Dado que somos seres creados libres, cada uno está condenado a elegir entre lo viejo y lo nuevo. Entre miedo, bronca, escasez, odio y amor, inteligencia, abundancia, voluntad. Entre la Bestia y la Bella, entre lo instintual animal y las energías del Alma, como combustibles de nuestra acción cotidiana. 

El genial historiador inglés Arnold Toynbee nos revela que las civilizaciones son los individuos de la Historia, lo mejor de las creaciones humanas, y él estudió y clasificó 21, y su estupendo proceso de nacimiento, desarrollo, apogeo y muerte. Sólo sobrevivió la Civilización Occidental Globalizada, gobernada por la Plutocracia Global, cuyo paradigma es el viejo, subhumano MIEDO (escasez, bronca, odio). Vivimos una época afortunada, en la que por primera vez la humanidad ha iniciado en 1945 la construcción de una nueva civilización basada en el paradigma del AMOR (inteligencia, abundancia, voluntad), antes de que termine de morir la vieja y cristalizada forma, que muere porque ya no le sirve a la humanidad. 

De paso, reconocemos que la muerte es una ley inexorable que impide que quedemos atrapados en una forma que ya no le sirve a la vida. El Alma encarna para hacer el AMOR. Cuando ya ni con viagra… el Alma se retira. De la forma humana, de una pareja, de una empresa, de una nación o de una civilización. 
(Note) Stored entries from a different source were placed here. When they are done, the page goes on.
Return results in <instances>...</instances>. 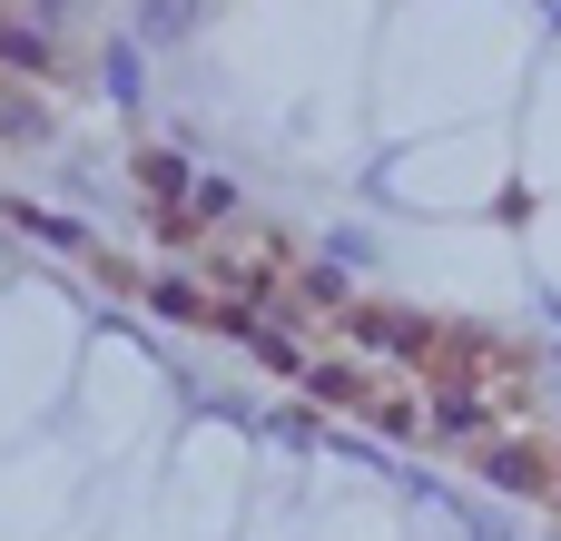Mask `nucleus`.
Masks as SVG:
<instances>
[{
  "mask_svg": "<svg viewBox=\"0 0 561 541\" xmlns=\"http://www.w3.org/2000/svg\"><path fill=\"white\" fill-rule=\"evenodd\" d=\"M138 177H148V187H168V197H178V187H187V168H178V158H168V148H158V158H138Z\"/></svg>",
  "mask_w": 561,
  "mask_h": 541,
  "instance_id": "9",
  "label": "nucleus"
},
{
  "mask_svg": "<svg viewBox=\"0 0 561 541\" xmlns=\"http://www.w3.org/2000/svg\"><path fill=\"white\" fill-rule=\"evenodd\" d=\"M0 69H20V79H49L59 59H49V39H39L30 20H0Z\"/></svg>",
  "mask_w": 561,
  "mask_h": 541,
  "instance_id": "3",
  "label": "nucleus"
},
{
  "mask_svg": "<svg viewBox=\"0 0 561 541\" xmlns=\"http://www.w3.org/2000/svg\"><path fill=\"white\" fill-rule=\"evenodd\" d=\"M306 394H325V404H365L355 365H306Z\"/></svg>",
  "mask_w": 561,
  "mask_h": 541,
  "instance_id": "6",
  "label": "nucleus"
},
{
  "mask_svg": "<svg viewBox=\"0 0 561 541\" xmlns=\"http://www.w3.org/2000/svg\"><path fill=\"white\" fill-rule=\"evenodd\" d=\"M187 197H197V217H207V227H227V217H237V187H217V177H207V187H187Z\"/></svg>",
  "mask_w": 561,
  "mask_h": 541,
  "instance_id": "8",
  "label": "nucleus"
},
{
  "mask_svg": "<svg viewBox=\"0 0 561 541\" xmlns=\"http://www.w3.org/2000/svg\"><path fill=\"white\" fill-rule=\"evenodd\" d=\"M148 296H158V315H207V306H197V286H187V276H158V286H148Z\"/></svg>",
  "mask_w": 561,
  "mask_h": 541,
  "instance_id": "7",
  "label": "nucleus"
},
{
  "mask_svg": "<svg viewBox=\"0 0 561 541\" xmlns=\"http://www.w3.org/2000/svg\"><path fill=\"white\" fill-rule=\"evenodd\" d=\"M483 483H503V493H552V453L533 463V444H483Z\"/></svg>",
  "mask_w": 561,
  "mask_h": 541,
  "instance_id": "1",
  "label": "nucleus"
},
{
  "mask_svg": "<svg viewBox=\"0 0 561 541\" xmlns=\"http://www.w3.org/2000/svg\"><path fill=\"white\" fill-rule=\"evenodd\" d=\"M0 128H10V148H39V99H20V89H0Z\"/></svg>",
  "mask_w": 561,
  "mask_h": 541,
  "instance_id": "5",
  "label": "nucleus"
},
{
  "mask_svg": "<svg viewBox=\"0 0 561 541\" xmlns=\"http://www.w3.org/2000/svg\"><path fill=\"white\" fill-rule=\"evenodd\" d=\"M197 10H207V0H138V30H148V39H187Z\"/></svg>",
  "mask_w": 561,
  "mask_h": 541,
  "instance_id": "4",
  "label": "nucleus"
},
{
  "mask_svg": "<svg viewBox=\"0 0 561 541\" xmlns=\"http://www.w3.org/2000/svg\"><path fill=\"white\" fill-rule=\"evenodd\" d=\"M355 335H365V345H385V355H404V365H414V355H434V325H424V315H355Z\"/></svg>",
  "mask_w": 561,
  "mask_h": 541,
  "instance_id": "2",
  "label": "nucleus"
}]
</instances>
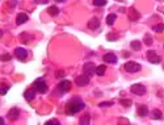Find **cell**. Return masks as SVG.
<instances>
[{"label": "cell", "mask_w": 164, "mask_h": 125, "mask_svg": "<svg viewBox=\"0 0 164 125\" xmlns=\"http://www.w3.org/2000/svg\"><path fill=\"white\" fill-rule=\"evenodd\" d=\"M93 4L96 7H104L107 4V0H93Z\"/></svg>", "instance_id": "25"}, {"label": "cell", "mask_w": 164, "mask_h": 125, "mask_svg": "<svg viewBox=\"0 0 164 125\" xmlns=\"http://www.w3.org/2000/svg\"><path fill=\"white\" fill-rule=\"evenodd\" d=\"M116 19H117V15H116V13L108 15V17H107V24H108V25H113V24H114V21H116Z\"/></svg>", "instance_id": "19"}, {"label": "cell", "mask_w": 164, "mask_h": 125, "mask_svg": "<svg viewBox=\"0 0 164 125\" xmlns=\"http://www.w3.org/2000/svg\"><path fill=\"white\" fill-rule=\"evenodd\" d=\"M33 88L39 94H46L47 92V84H46V82H45V79H42V78L36 79L34 83H33Z\"/></svg>", "instance_id": "2"}, {"label": "cell", "mask_w": 164, "mask_h": 125, "mask_svg": "<svg viewBox=\"0 0 164 125\" xmlns=\"http://www.w3.org/2000/svg\"><path fill=\"white\" fill-rule=\"evenodd\" d=\"M20 116V111L17 108H12L11 111L8 112V115H7V117H8L9 120H12V121H15V120H17Z\"/></svg>", "instance_id": "13"}, {"label": "cell", "mask_w": 164, "mask_h": 125, "mask_svg": "<svg viewBox=\"0 0 164 125\" xmlns=\"http://www.w3.org/2000/svg\"><path fill=\"white\" fill-rule=\"evenodd\" d=\"M49 124H57V125H59L60 122L58 121L57 119H53V120H49V121H46V125H49Z\"/></svg>", "instance_id": "31"}, {"label": "cell", "mask_w": 164, "mask_h": 125, "mask_svg": "<svg viewBox=\"0 0 164 125\" xmlns=\"http://www.w3.org/2000/svg\"><path fill=\"white\" fill-rule=\"evenodd\" d=\"M154 32H163L164 30V24H158V25H154L152 27Z\"/></svg>", "instance_id": "24"}, {"label": "cell", "mask_w": 164, "mask_h": 125, "mask_svg": "<svg viewBox=\"0 0 164 125\" xmlns=\"http://www.w3.org/2000/svg\"><path fill=\"white\" fill-rule=\"evenodd\" d=\"M57 90L59 91L60 94L69 92V91L71 90V82H70V80H62L59 84L57 86Z\"/></svg>", "instance_id": "5"}, {"label": "cell", "mask_w": 164, "mask_h": 125, "mask_svg": "<svg viewBox=\"0 0 164 125\" xmlns=\"http://www.w3.org/2000/svg\"><path fill=\"white\" fill-rule=\"evenodd\" d=\"M152 119L154 120H160L161 119V111L160 109H154L152 111Z\"/></svg>", "instance_id": "20"}, {"label": "cell", "mask_w": 164, "mask_h": 125, "mask_svg": "<svg viewBox=\"0 0 164 125\" xmlns=\"http://www.w3.org/2000/svg\"><path fill=\"white\" fill-rule=\"evenodd\" d=\"M102 59H104L105 63H116L118 61L117 55L113 54V53H108V54H105L104 57H102Z\"/></svg>", "instance_id": "11"}, {"label": "cell", "mask_w": 164, "mask_h": 125, "mask_svg": "<svg viewBox=\"0 0 164 125\" xmlns=\"http://www.w3.org/2000/svg\"><path fill=\"white\" fill-rule=\"evenodd\" d=\"M62 76H64V73H63V71H58L57 78H62Z\"/></svg>", "instance_id": "32"}, {"label": "cell", "mask_w": 164, "mask_h": 125, "mask_svg": "<svg viewBox=\"0 0 164 125\" xmlns=\"http://www.w3.org/2000/svg\"><path fill=\"white\" fill-rule=\"evenodd\" d=\"M89 79L91 76H88L87 74H83V75H78L76 78H75V83H76V86H79V87H84V86H87L88 83H89Z\"/></svg>", "instance_id": "4"}, {"label": "cell", "mask_w": 164, "mask_h": 125, "mask_svg": "<svg viewBox=\"0 0 164 125\" xmlns=\"http://www.w3.org/2000/svg\"><path fill=\"white\" fill-rule=\"evenodd\" d=\"M84 107H85V104L82 99L74 98L67 103V105H66V112H67V115H75V113H78V112H80L82 109H84Z\"/></svg>", "instance_id": "1"}, {"label": "cell", "mask_w": 164, "mask_h": 125, "mask_svg": "<svg viewBox=\"0 0 164 125\" xmlns=\"http://www.w3.org/2000/svg\"><path fill=\"white\" fill-rule=\"evenodd\" d=\"M47 13H49L50 16H57V15L59 13V8L55 7V6H51V7L47 8Z\"/></svg>", "instance_id": "17"}, {"label": "cell", "mask_w": 164, "mask_h": 125, "mask_svg": "<svg viewBox=\"0 0 164 125\" xmlns=\"http://www.w3.org/2000/svg\"><path fill=\"white\" fill-rule=\"evenodd\" d=\"M36 92L37 91L34 90V88H29V90H26L24 92V98H25V100L26 101H33L34 100V98H36Z\"/></svg>", "instance_id": "10"}, {"label": "cell", "mask_w": 164, "mask_h": 125, "mask_svg": "<svg viewBox=\"0 0 164 125\" xmlns=\"http://www.w3.org/2000/svg\"><path fill=\"white\" fill-rule=\"evenodd\" d=\"M80 124L82 125H88L89 124V116H88V115H84V116H82L80 117Z\"/></svg>", "instance_id": "21"}, {"label": "cell", "mask_w": 164, "mask_h": 125, "mask_svg": "<svg viewBox=\"0 0 164 125\" xmlns=\"http://www.w3.org/2000/svg\"><path fill=\"white\" fill-rule=\"evenodd\" d=\"M140 44H142V42H140V41H138V40H134V41H131V49H133V50H137V52H138V50H140V47H142V45H140Z\"/></svg>", "instance_id": "18"}, {"label": "cell", "mask_w": 164, "mask_h": 125, "mask_svg": "<svg viewBox=\"0 0 164 125\" xmlns=\"http://www.w3.org/2000/svg\"><path fill=\"white\" fill-rule=\"evenodd\" d=\"M98 27H100V21H98L97 17H93V19H91L89 22H88V28H89V29H92V30L97 29Z\"/></svg>", "instance_id": "14"}, {"label": "cell", "mask_w": 164, "mask_h": 125, "mask_svg": "<svg viewBox=\"0 0 164 125\" xmlns=\"http://www.w3.org/2000/svg\"><path fill=\"white\" fill-rule=\"evenodd\" d=\"M113 105V101H102V103L98 104V107H101V108H105V107H112Z\"/></svg>", "instance_id": "27"}, {"label": "cell", "mask_w": 164, "mask_h": 125, "mask_svg": "<svg viewBox=\"0 0 164 125\" xmlns=\"http://www.w3.org/2000/svg\"><path fill=\"white\" fill-rule=\"evenodd\" d=\"M130 19H131V20H137V19H139V13H138V12L135 11L134 8H131V9H130Z\"/></svg>", "instance_id": "22"}, {"label": "cell", "mask_w": 164, "mask_h": 125, "mask_svg": "<svg viewBox=\"0 0 164 125\" xmlns=\"http://www.w3.org/2000/svg\"><path fill=\"white\" fill-rule=\"evenodd\" d=\"M120 104H122L123 107H130L131 104H133V101H131L130 99H121V100H120Z\"/></svg>", "instance_id": "23"}, {"label": "cell", "mask_w": 164, "mask_h": 125, "mask_svg": "<svg viewBox=\"0 0 164 125\" xmlns=\"http://www.w3.org/2000/svg\"><path fill=\"white\" fill-rule=\"evenodd\" d=\"M83 71H84V73L87 74L88 76H93L96 74V66H95V63H92V62L85 63L84 67H83Z\"/></svg>", "instance_id": "7"}, {"label": "cell", "mask_w": 164, "mask_h": 125, "mask_svg": "<svg viewBox=\"0 0 164 125\" xmlns=\"http://www.w3.org/2000/svg\"><path fill=\"white\" fill-rule=\"evenodd\" d=\"M123 68H125L126 73H138V71H140L142 66H140L138 62L129 61V62H126L125 65H123Z\"/></svg>", "instance_id": "3"}, {"label": "cell", "mask_w": 164, "mask_h": 125, "mask_svg": "<svg viewBox=\"0 0 164 125\" xmlns=\"http://www.w3.org/2000/svg\"><path fill=\"white\" fill-rule=\"evenodd\" d=\"M147 59L150 61L151 63H160V61H161V58L159 57L158 54H156L155 52H154V50H148L147 52Z\"/></svg>", "instance_id": "9"}, {"label": "cell", "mask_w": 164, "mask_h": 125, "mask_svg": "<svg viewBox=\"0 0 164 125\" xmlns=\"http://www.w3.org/2000/svg\"><path fill=\"white\" fill-rule=\"evenodd\" d=\"M37 3H39V4H45V3H47V0H36Z\"/></svg>", "instance_id": "33"}, {"label": "cell", "mask_w": 164, "mask_h": 125, "mask_svg": "<svg viewBox=\"0 0 164 125\" xmlns=\"http://www.w3.org/2000/svg\"><path fill=\"white\" fill-rule=\"evenodd\" d=\"M8 90H9V86H4V87L0 90V94H1V95H6V94L8 92Z\"/></svg>", "instance_id": "30"}, {"label": "cell", "mask_w": 164, "mask_h": 125, "mask_svg": "<svg viewBox=\"0 0 164 125\" xmlns=\"http://www.w3.org/2000/svg\"><path fill=\"white\" fill-rule=\"evenodd\" d=\"M105 71H107V66H105V65H100V66L96 67V75L102 76L105 74Z\"/></svg>", "instance_id": "16"}, {"label": "cell", "mask_w": 164, "mask_h": 125, "mask_svg": "<svg viewBox=\"0 0 164 125\" xmlns=\"http://www.w3.org/2000/svg\"><path fill=\"white\" fill-rule=\"evenodd\" d=\"M137 113L139 115L140 117H146V116L148 115V108H147V105H138Z\"/></svg>", "instance_id": "15"}, {"label": "cell", "mask_w": 164, "mask_h": 125, "mask_svg": "<svg viewBox=\"0 0 164 125\" xmlns=\"http://www.w3.org/2000/svg\"><path fill=\"white\" fill-rule=\"evenodd\" d=\"M28 20H29V16H28L26 13H24V12H21V13H19L16 17V24L21 25V24H24V22H26Z\"/></svg>", "instance_id": "12"}, {"label": "cell", "mask_w": 164, "mask_h": 125, "mask_svg": "<svg viewBox=\"0 0 164 125\" xmlns=\"http://www.w3.org/2000/svg\"><path fill=\"white\" fill-rule=\"evenodd\" d=\"M15 55L19 61H25L28 57V52L24 49V47H16L15 49Z\"/></svg>", "instance_id": "8"}, {"label": "cell", "mask_w": 164, "mask_h": 125, "mask_svg": "<svg viewBox=\"0 0 164 125\" xmlns=\"http://www.w3.org/2000/svg\"><path fill=\"white\" fill-rule=\"evenodd\" d=\"M145 44L146 45H152V37H151L150 34L145 36Z\"/></svg>", "instance_id": "26"}, {"label": "cell", "mask_w": 164, "mask_h": 125, "mask_svg": "<svg viewBox=\"0 0 164 125\" xmlns=\"http://www.w3.org/2000/svg\"><path fill=\"white\" fill-rule=\"evenodd\" d=\"M11 58H12L11 54H4V55H1L0 59H1V61H11Z\"/></svg>", "instance_id": "29"}, {"label": "cell", "mask_w": 164, "mask_h": 125, "mask_svg": "<svg viewBox=\"0 0 164 125\" xmlns=\"http://www.w3.org/2000/svg\"><path fill=\"white\" fill-rule=\"evenodd\" d=\"M55 1H59V3H63V1H66V0H55Z\"/></svg>", "instance_id": "34"}, {"label": "cell", "mask_w": 164, "mask_h": 125, "mask_svg": "<svg viewBox=\"0 0 164 125\" xmlns=\"http://www.w3.org/2000/svg\"><path fill=\"white\" fill-rule=\"evenodd\" d=\"M107 38H108L109 41H114V40H117V38H118V36L116 34V33H109Z\"/></svg>", "instance_id": "28"}, {"label": "cell", "mask_w": 164, "mask_h": 125, "mask_svg": "<svg viewBox=\"0 0 164 125\" xmlns=\"http://www.w3.org/2000/svg\"><path fill=\"white\" fill-rule=\"evenodd\" d=\"M130 91L133 94H135V95H145V94H146V87L143 84H140V83H137V84L131 86Z\"/></svg>", "instance_id": "6"}]
</instances>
Tenemos, entonces, que estar muy atentos. Si elegimos destruir el orden decadente, tenemos que saber que sólo quedan las vacantes de esclavos (del trabajo, del consumismo, del miedo) y de idiotas útiles descartables. En cambio, si nos interesa construir la Nueva Civilización del Amor, seremos considerados como lo que somos: uipidiles, seres únicos e irrepetibles, poderosos, inmortales, divinamente inteligentes y libres. 

Ya existen gobernantes, que aunque actúan  bajo el poder de la Plutocracia Global, logran introducir en su discurso y tratan de aplicar los conceptos del Amor, de la Inclusividad, del Mayor bien para el mayor número de personas, de la Abundancia y de la Inteligencia, como valores permanentes del diseño humano. 

No es época de elecciones, sino de elección íntima, secreta. Podemos ser destructores de lo viejo, en cuyo caso estaremos conectados con el odio y la escasez. Si nos interesa el prospecto de la construcción de lo nuevo, estaremos atentos a, y conectados con el Amor y la Abundancia.